_Exercise directions_.
Count up the lines in the listing below that hold "site", and answer with the total alone.

_Dataset content_.
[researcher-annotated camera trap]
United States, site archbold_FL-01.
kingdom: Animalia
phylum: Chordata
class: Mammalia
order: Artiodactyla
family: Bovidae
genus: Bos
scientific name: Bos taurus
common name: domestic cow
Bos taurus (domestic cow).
...
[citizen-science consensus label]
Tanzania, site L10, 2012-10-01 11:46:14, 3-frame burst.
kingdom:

_Exercise solution_.
2